=== Given text ===
ACT III (Revolutions, Hour 2):
The Machine army breach Zion's dock walls and an enormous battle occurs using the geography of Zion as set up in Act I as a basis for the audience's orientation of the scene. Morpheus races against time to make it back to Zion with their last remaining EMP to wipe out the Machine army and succeeds...only to be met with a second wave of Sentinels even bigger than the first. Neo and Trinity make it to the Machine City and Neo, connecting Smith to the Source and using his body as a sacrificial conduit, destroys Smith after brokering a truce with the Machines in exchange for Smith's head. The Matrix is reborn anew and in balance and a new era of peace begins.

Although this is just the tip of a very large iceberg, you can still see that much of what occurs in the Revolutions portion of the story is directly dependent upon what was set up in Reloaded. Indeed, this is why advise people not to watch one without the other, particularly Revolutions, which enjoys the least narrative autonomy of all three installments.


There seem to be three main sources of confusion with regards to the plot of The Matrix Revolutions. The first is the nature of Neo's expanded powers outside the Matrix. The second is the nature of Mobil Ave; the train station Neo finds himself stuck in. And the third is how Neo destroyed Smith.

With regards to Neo's powers, it is important to understand that Neo, by simple definition, is a cyborg. His central nervous system has been cybernetically augmented to send and receive computer signals, hence why he can jack into the Matrix. But the powers he exhibits in the real world are of an electromagnetic nature. This is suggested when (a) the visual vocabulary that has already been established during deployment of EMPs is used again to show Neo stopping the oncoming Sentinels at the end of Reloaded, as well as when (b) Neo is able to broadcast his own electromagnetic signal into the Matrix without the help of hardware. He is therefore a cyborg who is equipped with electromagnetic capabilities, and - according to the Oracle - he is connected to the Source, the Machine mainframe. Animé and cyberpunk fans would do well to think of this as Major Motoko Kusanagi from Mamoru Oshii's Ghost in the Shell being hooked into a wireless computer network. It is fundamentally the same principle.

=== Directions for this task ===
In the text on The Matrix sequels, what is the name of the train station where Neo finds himself stuck?

=== Provided data ===
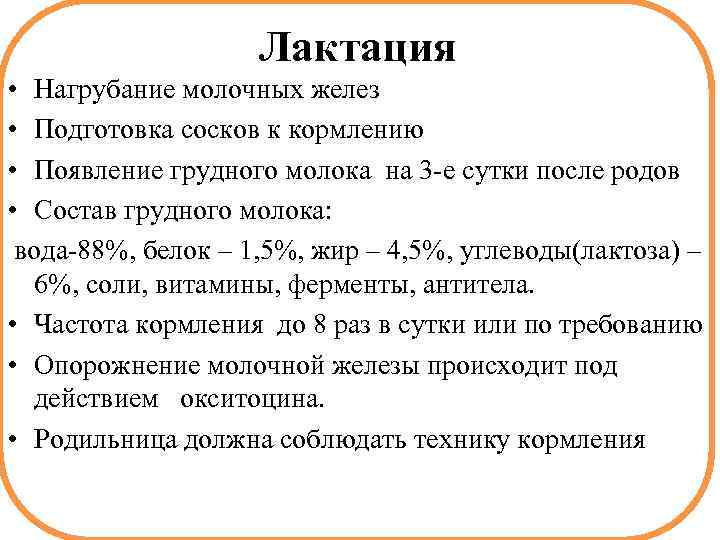 Лактация

• Нагрубание молочных желез
• Подготовка сосков к кормлению
• Появление грудного молока на 3-е сутки после родов
• Состав грудного молока:

вода-88%, белок – 1,5%, жир – 4,5%, углеводы(лактоза) – 6%, соли, витамины, ферменты, антитела.

• Частота кормления до 8 раз в сутки или по требованию
• Опорожнение молочной железы происходит под действием окситоцина.
• Родильница должна соблюдать технику кормления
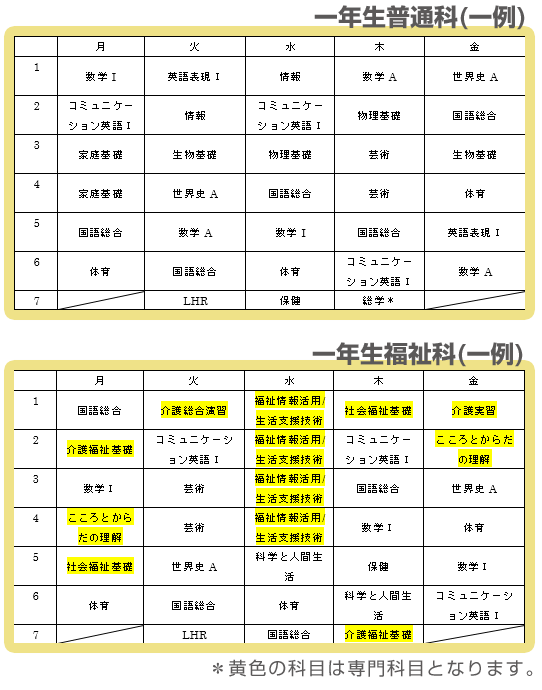 一年生普通科(一例)

| | 月 | 火 | 水 | 木 | 金 |
|---|---|---|---|---|---|
| 1 | 数学Ⅰ | 英語表現Ⅰ | 情報 | 数学A | 世界史A |
| 2 | コミュニケーション英語Ⅰ | 情報 | コミュニケーション英語Ⅰ | 物理基礎 | 国語総合 |
| 3 | 家庭基礎 | 生物基礎 | 物理基礎 | 芸術 | 生物基礎 |
| 4 | 家庭基礎 | 世界史A | 国語総合 | 芸術 | 体育 |
| 5 | 国語総合 | 数学A | 数学Ⅰ | 国語総合 | 英語表現Ⅰ |
| 6 | 体育 | 国語総合 | 体育 | コミュニケーション英語Ⅰ | 数学A |
| 7 | | LHR | 保健 | 総学＊ | |

一年生福祉科(一例)

| | 月 | 火 | 水 | 木 | 金 |
|---|---|---|---|---|---|
| 1 | 国語総合 | 介護総合演習 | 福祉情報活用/生活支援技術 | 社会福祉基礎 | 介護実習 |
| 2 | 介護福祉基礎 | コミュニケーション英語Ⅰ | 福祉情報活用/生活支援技術 | コミュニケーション英語Ⅰ | こころとからだの理解 |
| 3 | 数学Ⅰ | 芸術 | 福祉情報活用/生活支援技術 | 国語総合 | 世界史A |
| 4 | こころとからだの理解 | 芸術 | 福祉情報活用/生活支援技術 | 数学Ⅰ | 体育 |
| 5 | 社会福祉基礎 | 世界史A | 科学と人間生活 | 保健 | 数学Ⅰ |
| 6 | 体育 | 国語総合 | 体育 | 科学と人間生活 | コミュニケーション英語Ⅰ |
| 7 | | LHR | 国語総合 | 介護福祉基礎 | |

＊黄色の科目は専門科目となります。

=== Solution ===
Mobil Ave